** out of ****
Rated R
for strong language, including some sexual references
Released: November 25, 2015
Runtime: 124 minutes
Starring: Bryan Cranston, Diane Lane, Louis C.K., Michael Stuhlbarg, John Goodman, Elle Fanning, Helen Mirren
In the simplest terms, Trumbo is AC-TORS AC-TING in A Very Important Movie.
Given its showiness and subject matter, it should come as little surprise that this true-life satirical drama about the Hollywood blacklist ended up leading the nominees for the 2015 Screen Actors Guild Awards. That embrace has little to do with the film’s actual quality and almost everything to do with the fact that it’s red meat for the SAG voting base.
Its broad theatricality is so extreme that, at one point, an exasperated character actually asks the titular Dalton Trumbo, “Do you have to say everything as if it’s going to be chiseled into a rock?!” Such a self-conscious line shows that the filmmakers are aware of how grandiose their effort is, yet unfortunately they wear that self-import as a badge of honor. Suffice it to say, Trumbo would be more apt contending for Tonys, not Oscars.
The Hollywood Blacklist is the most infamous result of the Joseph McCarthy Era. From the late 1940s through the 50s, that senator – in conjunction with Congressmen on the House Un-American Activities Committee – sought to expose Communist sympathizers as the Cold War intensified post-WWII. The easiest, headline-grabbing targets were outspoken members of various left-leaning Hollywood unions, many of whom had joined the Communist Party in America. Though none of this activity was illegal, being branded a traitor in spirit was enough to blackball entire careers.
The first to fall was The Hollywood Ten, a group of writers, directors and producers who were ostracized simply for their Communist affiliations (the blacklist would eventually number in the hundreds). Dalton Trumbo (played by Breaking Bad’s Bryan Cranston) was one of those ten, and this film follows his subversive efforts to, slowly but surely, work his way back into the Hollywood establishment by writing successful scripts under various pseudonyms – two of which (Roman Holiday and The Brave One) went on to win Academy Awards for Best Screenplay during the 1950s, their mysterious unknown scribes being conspicuously absent at each Oscar ceremony.
Director Jay Roach is not one known for subtly. From the Austin Powers comedies to more comically-serious issue-based TV fare like Recount (about the Bush/Gore election fallout) and Game Change (mocking the easy target Sarah Palin), Roach has yet to meet a movie he won’t overplay. But while his two HBO softballs may have won him Emmys, his small screen style doesn’t expand here, let alone mature, as he requires his cast to showboat while he coasts on a rudimentary cinematic style.

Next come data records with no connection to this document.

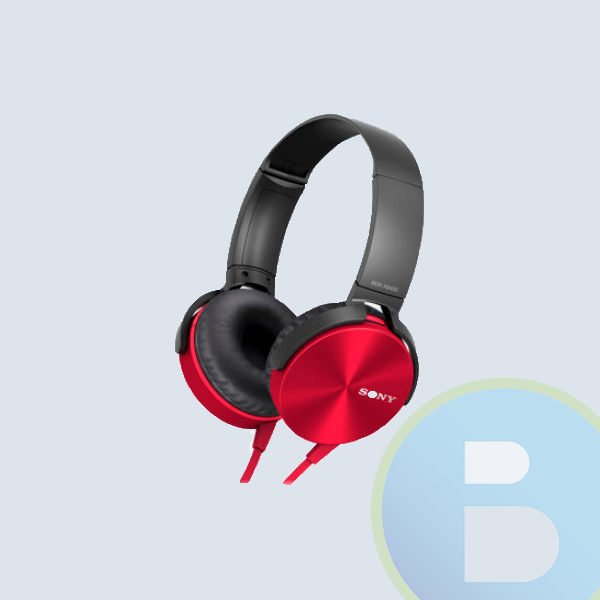 Audifonos SONY ZX-450, Earbuds, Rojo, Manos Libres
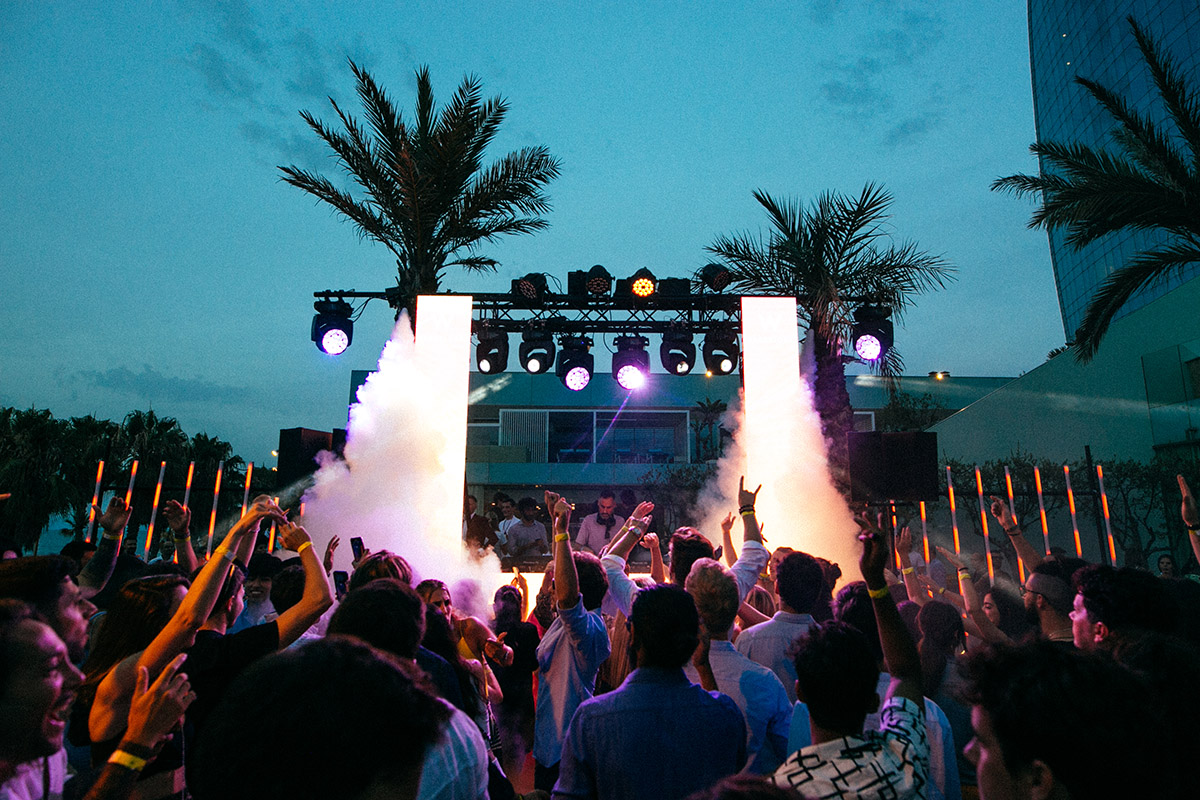 La fiesta del WDSS en su punto cumbre. Foto: Hotel W
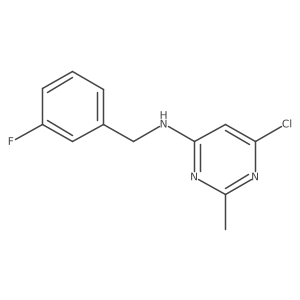 6-chloro-N-[(3-fluorophenyl)methyl]-2-methylpyrimidin-4-amine Structure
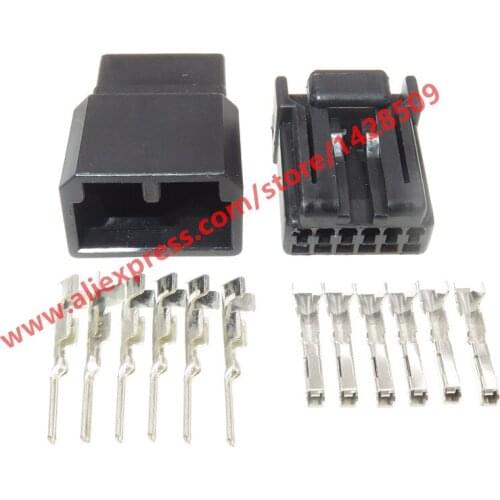10 Sets 6 Pin Female Male Automotive Connector Wire Harness Plugs 175507-2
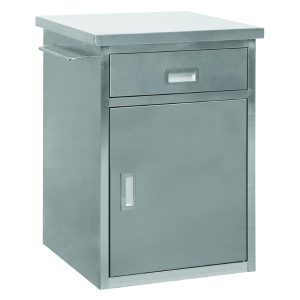 Stainless Steel Bedside Table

Cranston, on the other hand, elevated the television landscape with his iconic meth-maker Walter White. The depth and complexity he brought to that role is entirely missing in Dalton Trumbo. Instead, Cranston feels like an actor fresh off a successful Broadway run – which is exactly what he is, having recently won a Tony for playing LBJ in the Presidential bio-play All The Way (now being adapted for HBO, also directed by Jay Roach). Here, even in the most intimate close-ups, Cranston’s severe caricaturized affectations are still playing to the back row.

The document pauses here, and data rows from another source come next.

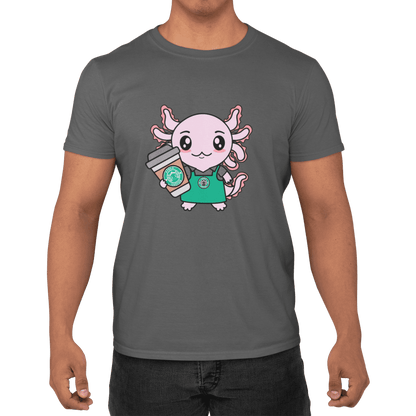 Playera Axolotzin Barista Ajolote Adulto E Infantil
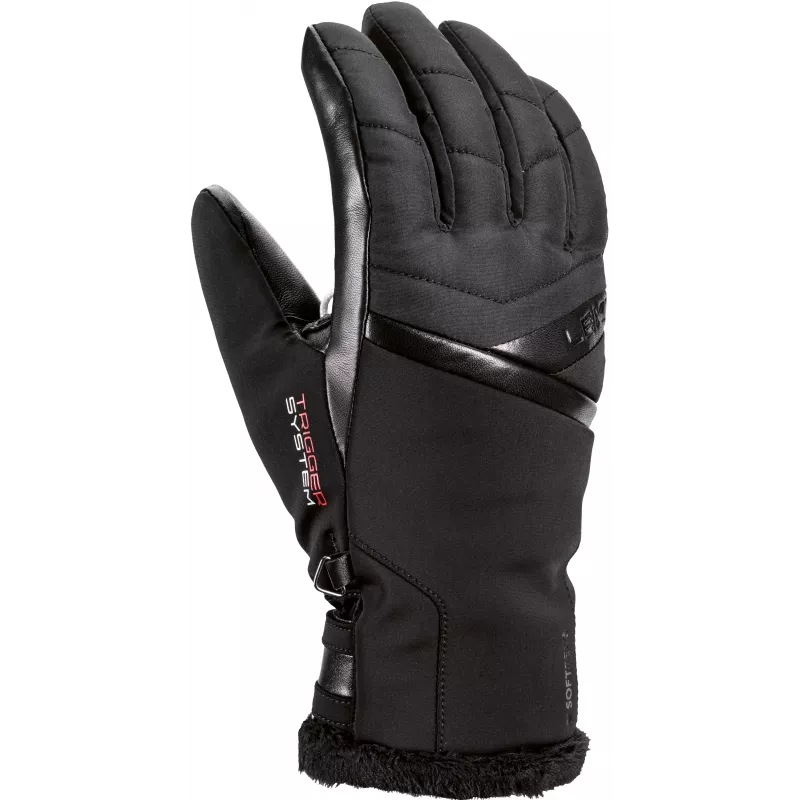 LEKI Snowfox 3D γυναικεία γάντια σκι μαύρο 7.5
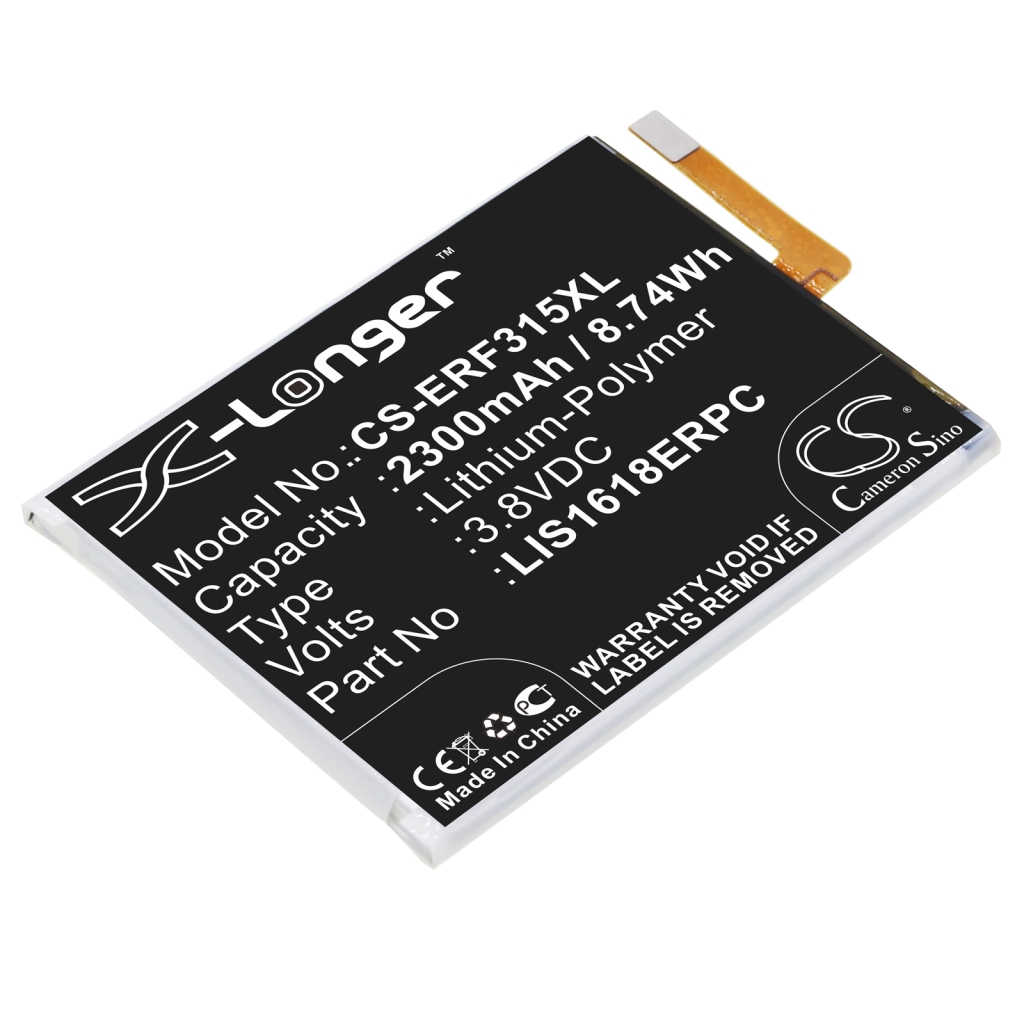 Kompatibilis akkumulátor csere Sony 1298-9239,LIS1618ERPC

At least half the cast is equally over-the-top, with the women – Diane Lane, Elle Fanning, and Helen Mirren – faring much better than their male counterparts. Aside from Louis C.K.’s instinctive naturalism (which, while good, feels entirely out of place here), the men are “playing” the material rather than becoming the characters, reaching for (rather than earning) laughs, profundity, and possible awards attention. So much scenery is chewed that you expect at some point for the actual screen to be devoured.
As those grandstanding histrionics spew polemical dialogue, Trumbo’s preachy bias makes for its greatest irony: a film about the power of great screenwriting has one pedestrian script. It, along with Roach’s “all bark/no bite” tone, seems to be going for some sort of quirky Coen Brothers invective. The difference, though, is that while the Coens wield wit and farce to pop the bubble of pretense, Roach and his collaborators use it to build the myth of an unsung industry martyr and the heroic sacrifices he and his family made. It’s an admirable mission with a completely wrong approach.
Trumbo is a film about the movie industry that’s entirely in love with itself and its own sense of nobility. In other words, there may not be a safer bet for multiple Academy Award nominations this year. Let’s just hope that’s where the Oscar love stops because, unlike Trumbo himself, this doesn’t deserve to win a single statue.